Below is a block of records; return all of them exactly, but without the images.

%%

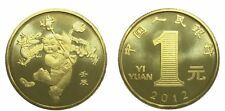 ikChina 2012 year New Year of Dragon Souvenir Coin zodiac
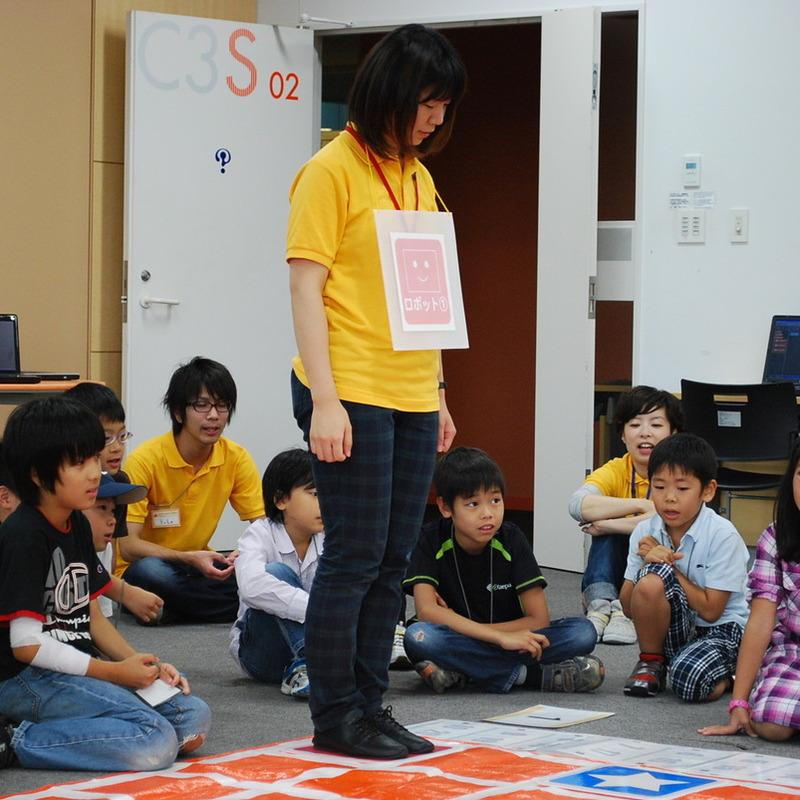 2011年10月9日(日)「にんげんプログラミング」(小学生クラス)in慶應日吉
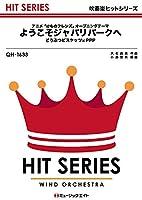 QH1633 吹奏楽ヒットシリーズ ようこそジャパリパークへ/どうぶつビスケッツ×PPP / ミュージックエイト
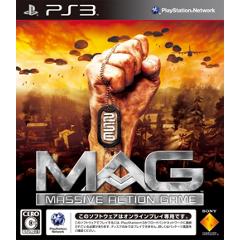 MASSIVE ACTION GAME (MAG) ジャケット画像
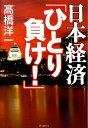 日本経済「ひとり負け!」 [ 高橋洋一(経済学) ]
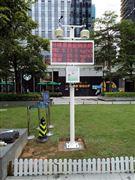 科研专用气象监测系统校园气象站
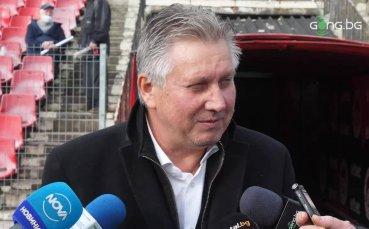 Иван Василев: Чака ни много труден сезон, надяваме се да влезем в елита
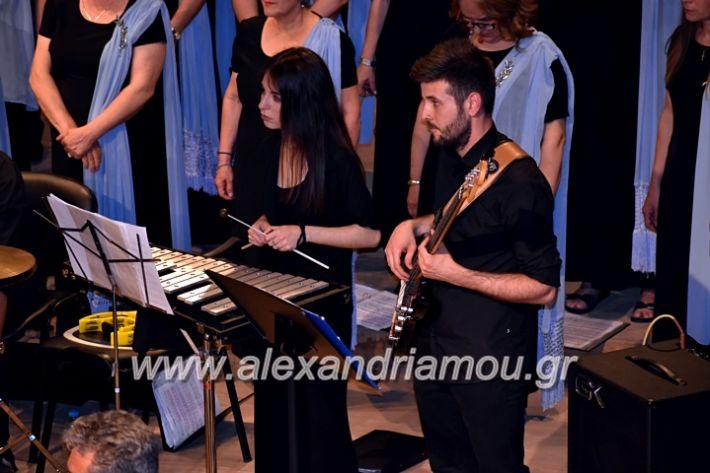 alexandriamou_xorodia2019193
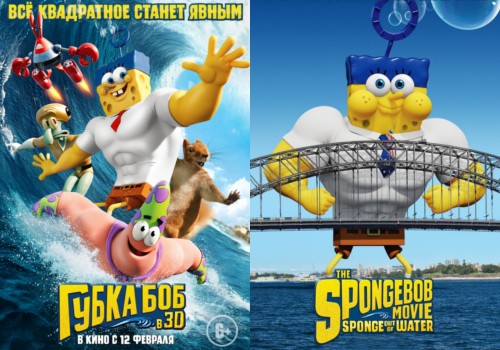2015-001-SpongeBob-Movie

%%

▶ _RESULT OF THIS EXERCISE_
 ikChina 2012 year New Year of Dragon Souvenir Coin zodiac
 2011年10月9日(日)「にんげんプログラミング」(小学生クラス)in慶應日吉
 QH1633 吹奏楽ヒットシリーズ ようこそジャパリパークへ/どうぶつビスケッツ×PPP / ミュージックエイト
 MASSIVE ACTION GAME (MAG) ジャケット画像
 日本経済「ひとり負け!」 [ 高橋洋一(経済学) ]
 科研专用气象监测系统校园气象站
 Иван Василев: Чака ни много труден сезон, надяваме се да влезем в елита
 alexandriamou_xorodia2019193
2015-001-SpongeBob-Movie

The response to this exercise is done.